Laurell K. Hamilton - Swallowing Darkness
Series: Merry Gentry Book 7
Genre: horror, fantasy, fairies
Pages: 365
Score: 2/5
This review contains sarcasm, spoilers and some mildly bad language.Blurb: Merry Gentry is not your average private investigator. Half human, half faerie, she's caught in a struggle that threatens not only her life, but the lives of those she desires and holds dear. Her very existence and her rightful place on the throne of Faerie have long depended on her ability to produce an heir - and now, after many failed attempts, the services of her royal guards have found her pregnant...
It is a triumphant moment, but revelation follows revelation: for Merry carries two babies, and she knows thay they have more than one father...And of course, there are those of her own flesh and blood who want Merry dead, but she is a fighter and wields a wild magic. And this is her world, where the magical and the mortal intertwine, where folklore, fantasy and erotically charged adventure collide...First line: Hospitals are where people go to be saved, but the doctors can only patch you up, put you back together.

SOURCE DATA:
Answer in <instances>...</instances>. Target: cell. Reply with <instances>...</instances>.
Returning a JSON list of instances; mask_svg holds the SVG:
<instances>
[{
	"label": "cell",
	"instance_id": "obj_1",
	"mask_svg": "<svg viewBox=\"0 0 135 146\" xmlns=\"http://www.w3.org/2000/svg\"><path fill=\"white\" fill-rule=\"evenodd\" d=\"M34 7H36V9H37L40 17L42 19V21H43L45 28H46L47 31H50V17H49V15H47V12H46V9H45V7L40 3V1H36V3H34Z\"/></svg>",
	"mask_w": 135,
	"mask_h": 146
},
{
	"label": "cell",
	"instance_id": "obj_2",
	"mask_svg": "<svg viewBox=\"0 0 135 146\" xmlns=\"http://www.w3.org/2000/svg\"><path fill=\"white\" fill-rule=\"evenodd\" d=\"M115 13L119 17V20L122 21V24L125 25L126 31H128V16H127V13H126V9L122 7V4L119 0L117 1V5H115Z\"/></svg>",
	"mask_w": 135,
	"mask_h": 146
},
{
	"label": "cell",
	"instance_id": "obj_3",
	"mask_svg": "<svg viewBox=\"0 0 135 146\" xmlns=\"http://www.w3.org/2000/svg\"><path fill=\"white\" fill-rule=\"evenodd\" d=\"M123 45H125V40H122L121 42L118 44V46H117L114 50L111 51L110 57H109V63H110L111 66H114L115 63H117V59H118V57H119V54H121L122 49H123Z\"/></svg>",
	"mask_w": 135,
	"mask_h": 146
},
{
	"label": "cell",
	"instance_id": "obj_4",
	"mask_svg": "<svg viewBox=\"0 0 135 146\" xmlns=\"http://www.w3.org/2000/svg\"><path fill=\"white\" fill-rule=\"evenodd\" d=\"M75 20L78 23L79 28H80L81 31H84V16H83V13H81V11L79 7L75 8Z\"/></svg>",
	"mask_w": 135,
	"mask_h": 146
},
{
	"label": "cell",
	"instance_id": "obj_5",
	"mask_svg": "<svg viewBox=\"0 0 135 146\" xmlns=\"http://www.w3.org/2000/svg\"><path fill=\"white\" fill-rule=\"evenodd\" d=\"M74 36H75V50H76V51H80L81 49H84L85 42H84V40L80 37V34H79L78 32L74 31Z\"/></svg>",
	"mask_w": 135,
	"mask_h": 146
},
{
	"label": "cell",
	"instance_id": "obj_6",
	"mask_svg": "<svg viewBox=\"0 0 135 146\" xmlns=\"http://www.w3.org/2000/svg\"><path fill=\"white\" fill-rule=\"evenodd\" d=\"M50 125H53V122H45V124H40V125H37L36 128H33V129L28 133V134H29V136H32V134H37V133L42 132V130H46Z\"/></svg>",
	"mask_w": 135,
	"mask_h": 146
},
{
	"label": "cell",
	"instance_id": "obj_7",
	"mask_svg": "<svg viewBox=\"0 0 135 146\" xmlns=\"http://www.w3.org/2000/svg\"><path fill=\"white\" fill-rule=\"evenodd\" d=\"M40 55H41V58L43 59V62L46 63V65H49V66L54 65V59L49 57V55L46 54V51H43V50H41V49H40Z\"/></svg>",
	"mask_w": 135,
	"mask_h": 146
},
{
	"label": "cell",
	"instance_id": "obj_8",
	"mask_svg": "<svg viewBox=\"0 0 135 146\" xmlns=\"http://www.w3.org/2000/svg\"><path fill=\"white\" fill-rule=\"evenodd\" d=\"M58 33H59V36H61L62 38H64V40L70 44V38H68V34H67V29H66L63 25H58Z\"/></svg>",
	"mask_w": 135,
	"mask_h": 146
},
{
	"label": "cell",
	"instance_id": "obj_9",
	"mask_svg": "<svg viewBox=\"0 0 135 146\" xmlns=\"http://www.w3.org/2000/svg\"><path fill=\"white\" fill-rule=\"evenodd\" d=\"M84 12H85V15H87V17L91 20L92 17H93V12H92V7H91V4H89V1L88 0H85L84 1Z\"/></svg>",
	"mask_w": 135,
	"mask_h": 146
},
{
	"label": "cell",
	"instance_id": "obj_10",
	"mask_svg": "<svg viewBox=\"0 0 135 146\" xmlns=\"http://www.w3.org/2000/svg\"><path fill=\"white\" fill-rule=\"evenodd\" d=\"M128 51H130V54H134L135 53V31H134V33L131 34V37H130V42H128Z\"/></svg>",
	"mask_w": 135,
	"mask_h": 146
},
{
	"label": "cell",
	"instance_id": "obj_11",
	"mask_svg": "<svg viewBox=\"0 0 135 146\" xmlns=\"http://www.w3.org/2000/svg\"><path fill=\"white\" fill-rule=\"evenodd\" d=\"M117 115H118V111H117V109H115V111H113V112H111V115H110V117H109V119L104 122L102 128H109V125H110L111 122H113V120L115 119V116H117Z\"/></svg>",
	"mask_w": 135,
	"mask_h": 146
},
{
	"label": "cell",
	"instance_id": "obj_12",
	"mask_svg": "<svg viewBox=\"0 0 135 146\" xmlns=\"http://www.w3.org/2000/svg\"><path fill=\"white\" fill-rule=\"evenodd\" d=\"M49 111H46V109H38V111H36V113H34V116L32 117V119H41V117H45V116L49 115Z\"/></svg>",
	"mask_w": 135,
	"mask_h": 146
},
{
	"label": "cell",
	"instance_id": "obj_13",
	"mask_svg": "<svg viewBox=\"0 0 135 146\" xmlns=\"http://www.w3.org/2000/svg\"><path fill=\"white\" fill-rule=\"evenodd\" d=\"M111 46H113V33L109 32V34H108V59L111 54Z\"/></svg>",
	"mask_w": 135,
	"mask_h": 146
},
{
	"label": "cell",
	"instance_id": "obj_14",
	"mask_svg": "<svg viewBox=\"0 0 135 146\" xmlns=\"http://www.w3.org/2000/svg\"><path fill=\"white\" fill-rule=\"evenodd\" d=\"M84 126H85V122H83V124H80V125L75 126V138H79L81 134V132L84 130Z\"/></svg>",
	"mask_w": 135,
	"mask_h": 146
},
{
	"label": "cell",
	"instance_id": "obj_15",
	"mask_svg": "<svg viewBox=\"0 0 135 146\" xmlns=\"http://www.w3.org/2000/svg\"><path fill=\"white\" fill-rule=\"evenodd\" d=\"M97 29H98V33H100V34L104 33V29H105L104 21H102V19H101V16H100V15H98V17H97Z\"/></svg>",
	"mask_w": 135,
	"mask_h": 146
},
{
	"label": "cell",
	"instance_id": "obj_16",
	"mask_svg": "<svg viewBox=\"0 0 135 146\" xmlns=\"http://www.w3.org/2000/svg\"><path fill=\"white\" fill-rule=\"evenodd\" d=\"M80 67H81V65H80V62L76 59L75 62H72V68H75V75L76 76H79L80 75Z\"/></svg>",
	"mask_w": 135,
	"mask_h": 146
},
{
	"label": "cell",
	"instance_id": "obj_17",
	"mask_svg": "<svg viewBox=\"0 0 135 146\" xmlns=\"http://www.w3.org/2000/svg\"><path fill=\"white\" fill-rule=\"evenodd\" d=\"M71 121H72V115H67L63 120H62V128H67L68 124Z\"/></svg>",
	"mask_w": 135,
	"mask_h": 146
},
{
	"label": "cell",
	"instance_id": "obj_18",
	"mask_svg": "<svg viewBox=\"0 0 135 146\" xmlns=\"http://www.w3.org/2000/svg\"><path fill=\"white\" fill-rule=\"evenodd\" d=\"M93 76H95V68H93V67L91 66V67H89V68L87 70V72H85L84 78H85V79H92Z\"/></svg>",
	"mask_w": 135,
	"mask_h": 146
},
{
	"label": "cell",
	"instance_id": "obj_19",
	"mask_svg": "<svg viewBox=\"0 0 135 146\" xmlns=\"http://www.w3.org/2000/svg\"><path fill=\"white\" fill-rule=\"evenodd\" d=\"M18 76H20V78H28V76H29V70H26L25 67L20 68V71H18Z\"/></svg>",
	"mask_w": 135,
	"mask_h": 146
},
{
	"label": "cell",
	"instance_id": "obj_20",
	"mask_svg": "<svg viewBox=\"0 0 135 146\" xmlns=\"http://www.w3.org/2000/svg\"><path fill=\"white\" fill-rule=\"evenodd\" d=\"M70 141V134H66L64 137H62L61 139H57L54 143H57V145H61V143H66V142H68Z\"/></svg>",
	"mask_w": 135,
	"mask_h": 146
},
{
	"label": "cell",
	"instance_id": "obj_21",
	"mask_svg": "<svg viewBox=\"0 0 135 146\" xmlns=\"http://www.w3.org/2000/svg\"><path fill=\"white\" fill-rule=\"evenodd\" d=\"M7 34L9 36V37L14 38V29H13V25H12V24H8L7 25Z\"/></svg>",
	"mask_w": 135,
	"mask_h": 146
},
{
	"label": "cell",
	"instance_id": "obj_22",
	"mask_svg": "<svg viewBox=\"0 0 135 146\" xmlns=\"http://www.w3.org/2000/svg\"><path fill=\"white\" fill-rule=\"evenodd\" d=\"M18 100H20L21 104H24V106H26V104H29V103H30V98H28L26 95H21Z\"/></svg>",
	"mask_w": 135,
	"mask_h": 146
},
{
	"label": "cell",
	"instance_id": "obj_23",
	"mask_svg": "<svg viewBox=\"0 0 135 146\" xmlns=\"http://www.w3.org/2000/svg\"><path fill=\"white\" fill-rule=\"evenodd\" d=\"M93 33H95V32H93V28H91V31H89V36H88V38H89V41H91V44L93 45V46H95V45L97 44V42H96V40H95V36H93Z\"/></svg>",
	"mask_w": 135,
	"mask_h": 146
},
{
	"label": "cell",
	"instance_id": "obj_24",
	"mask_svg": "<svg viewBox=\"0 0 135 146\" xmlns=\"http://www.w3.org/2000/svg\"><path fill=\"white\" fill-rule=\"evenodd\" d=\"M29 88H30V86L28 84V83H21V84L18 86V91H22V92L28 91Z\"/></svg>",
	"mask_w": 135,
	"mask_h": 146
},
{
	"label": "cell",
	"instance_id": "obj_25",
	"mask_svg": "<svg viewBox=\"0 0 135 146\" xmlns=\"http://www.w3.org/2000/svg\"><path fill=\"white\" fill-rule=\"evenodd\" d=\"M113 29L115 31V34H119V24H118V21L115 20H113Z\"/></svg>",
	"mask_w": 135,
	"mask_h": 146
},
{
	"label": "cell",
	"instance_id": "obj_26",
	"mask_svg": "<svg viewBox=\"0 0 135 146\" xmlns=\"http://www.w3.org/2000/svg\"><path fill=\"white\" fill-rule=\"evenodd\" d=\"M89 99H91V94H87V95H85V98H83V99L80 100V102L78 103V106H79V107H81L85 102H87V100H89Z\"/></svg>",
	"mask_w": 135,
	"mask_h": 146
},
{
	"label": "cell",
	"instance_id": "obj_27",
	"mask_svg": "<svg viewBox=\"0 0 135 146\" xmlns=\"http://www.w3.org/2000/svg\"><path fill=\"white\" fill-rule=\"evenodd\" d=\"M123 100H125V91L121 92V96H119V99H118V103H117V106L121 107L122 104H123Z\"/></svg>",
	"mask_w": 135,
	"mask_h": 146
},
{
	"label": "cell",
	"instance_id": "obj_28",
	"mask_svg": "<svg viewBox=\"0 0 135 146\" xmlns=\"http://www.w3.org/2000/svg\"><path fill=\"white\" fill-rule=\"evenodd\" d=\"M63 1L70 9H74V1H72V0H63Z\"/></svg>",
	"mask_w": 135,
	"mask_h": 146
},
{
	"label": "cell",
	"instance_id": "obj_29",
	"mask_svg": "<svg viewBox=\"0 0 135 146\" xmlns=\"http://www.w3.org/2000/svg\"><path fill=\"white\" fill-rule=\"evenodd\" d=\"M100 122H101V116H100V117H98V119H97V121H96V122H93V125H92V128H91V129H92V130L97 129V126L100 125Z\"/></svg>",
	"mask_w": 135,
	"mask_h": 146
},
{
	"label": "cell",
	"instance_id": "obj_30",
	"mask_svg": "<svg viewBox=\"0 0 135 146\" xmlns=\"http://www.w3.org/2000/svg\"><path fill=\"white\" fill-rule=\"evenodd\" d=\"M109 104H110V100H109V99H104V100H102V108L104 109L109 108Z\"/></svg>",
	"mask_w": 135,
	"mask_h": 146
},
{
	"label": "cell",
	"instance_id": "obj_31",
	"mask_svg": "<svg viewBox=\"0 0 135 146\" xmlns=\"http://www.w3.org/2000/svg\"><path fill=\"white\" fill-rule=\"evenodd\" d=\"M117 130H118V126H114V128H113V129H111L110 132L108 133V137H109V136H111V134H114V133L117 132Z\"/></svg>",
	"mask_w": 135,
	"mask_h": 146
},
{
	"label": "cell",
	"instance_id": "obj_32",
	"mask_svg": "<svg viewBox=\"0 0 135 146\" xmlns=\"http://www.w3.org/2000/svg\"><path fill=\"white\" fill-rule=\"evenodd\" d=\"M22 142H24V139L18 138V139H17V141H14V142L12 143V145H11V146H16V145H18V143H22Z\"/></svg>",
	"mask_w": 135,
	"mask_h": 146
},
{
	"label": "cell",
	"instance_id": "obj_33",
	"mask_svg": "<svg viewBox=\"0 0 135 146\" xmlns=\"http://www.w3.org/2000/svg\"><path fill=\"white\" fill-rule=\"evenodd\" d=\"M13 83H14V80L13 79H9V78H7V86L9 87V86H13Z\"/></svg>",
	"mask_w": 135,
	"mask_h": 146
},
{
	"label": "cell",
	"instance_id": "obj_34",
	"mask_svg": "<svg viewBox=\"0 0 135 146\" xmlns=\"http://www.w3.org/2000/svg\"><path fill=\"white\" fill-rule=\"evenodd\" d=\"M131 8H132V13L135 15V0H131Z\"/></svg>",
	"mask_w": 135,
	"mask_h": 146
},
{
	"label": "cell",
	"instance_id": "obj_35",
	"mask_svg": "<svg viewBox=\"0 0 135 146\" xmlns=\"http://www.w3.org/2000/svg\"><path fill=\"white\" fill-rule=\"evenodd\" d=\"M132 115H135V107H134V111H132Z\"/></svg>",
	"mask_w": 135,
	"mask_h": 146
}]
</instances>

TASK DETAILS:
Answer these from the book review:
(a) Which book in the Merry Gentry series is Swallowing Darkness?
(b) What score does the review give?
(c) How many babies does Merry carry?
Please rely only on the book review, not on the entries.

EXERCISE ANSWER:
(a) Book 7
(b) 2/5
(c) Two